Así que la Unión Europea no hace otra cosa que contagiarse del modus vivendi actual y convertirlo en ley. Lo que comenzó como un pequeño comité de regulación de intercambios comerciales se ha convertido en un ejército de burócratas rigiendo nuestras vidas. Otro personaje muy dado a la legislación de ideas, usos y costumbres es la señora Díaz, que estos días comparecía muy airada en diferentes medios, denunciando los horarios nocturnos de la hostelería y otros empleos y que éstos deben ser remunerados. Parece que la ministra de Trabajo no sabe mucho de convenios y pluses salariales por nocturnidad. Y sospecho que debe ser una persona un poco tristona, al estilo de ese fenotipo gallego melancólico, porque si defiende que los bares cierren a la una de la madrugada se entiende que no sale a tomarse un albariño pasadas esas horas. Más allá de eso, no puedo sino profesar cierta envidia a nuestra ministra activista: defensora de derechos y reclamadora de igualdades, alza la voz sobre todos los asuntos que ella misma y su ministerio podrían resolver. Denuncia sin responsabilidad y se manifiesta junto a los sindicatos, erigida en voz de los oprimidos en parte del imaginario colectivo. Talentazo.
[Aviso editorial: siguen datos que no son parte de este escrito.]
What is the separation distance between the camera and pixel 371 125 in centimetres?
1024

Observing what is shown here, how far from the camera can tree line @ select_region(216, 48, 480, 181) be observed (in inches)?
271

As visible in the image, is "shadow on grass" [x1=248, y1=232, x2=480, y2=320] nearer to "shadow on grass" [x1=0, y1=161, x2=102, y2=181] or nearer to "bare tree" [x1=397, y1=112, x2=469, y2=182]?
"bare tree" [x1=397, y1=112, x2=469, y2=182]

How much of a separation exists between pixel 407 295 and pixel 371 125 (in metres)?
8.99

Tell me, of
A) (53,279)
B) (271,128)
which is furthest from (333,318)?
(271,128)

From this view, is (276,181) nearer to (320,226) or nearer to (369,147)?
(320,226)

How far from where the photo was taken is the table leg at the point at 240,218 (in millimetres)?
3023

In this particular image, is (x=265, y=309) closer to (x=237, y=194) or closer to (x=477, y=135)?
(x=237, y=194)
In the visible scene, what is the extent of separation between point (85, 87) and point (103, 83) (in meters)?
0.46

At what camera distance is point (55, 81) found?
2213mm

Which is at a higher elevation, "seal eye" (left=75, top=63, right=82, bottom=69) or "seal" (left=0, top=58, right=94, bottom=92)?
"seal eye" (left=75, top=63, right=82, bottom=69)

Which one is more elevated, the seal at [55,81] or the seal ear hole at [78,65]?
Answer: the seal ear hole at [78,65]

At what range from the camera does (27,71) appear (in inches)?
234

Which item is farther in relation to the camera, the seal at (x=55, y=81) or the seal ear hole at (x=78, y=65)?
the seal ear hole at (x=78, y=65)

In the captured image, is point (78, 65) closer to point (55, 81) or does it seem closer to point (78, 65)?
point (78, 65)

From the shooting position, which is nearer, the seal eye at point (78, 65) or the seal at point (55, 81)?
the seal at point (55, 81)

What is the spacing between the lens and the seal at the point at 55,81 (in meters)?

Sospecho que tanto la Unión Europa como Yolanda Díaz buscan lo mismo: que lo individual sea indistinguible del resto, o, en otras palabras, que no seamos nadie. Tanto da si es por disponer de una identidad digital como producto de supermercado o por transformar nuestras mediterráneas costumbres de barra de bar y vida nocturna en una suerte de luteranismo tristón. Son dos vías diferentes para acabar en el mismo punto. Ante este afán de auditoría pública, uno entiende más que nunca esos versículos del evangelio de San Mateo donde defendían que las buenas obras quedaran ocultas porque "tu Padre, que ve en lo escondido, te recompensará". Así deberían dejarnos vivir: como un parroquiano de bar, íntimo y a la vez anónimo, notorio en la barra y oculto en una vida que no se le conoce fuera de ella.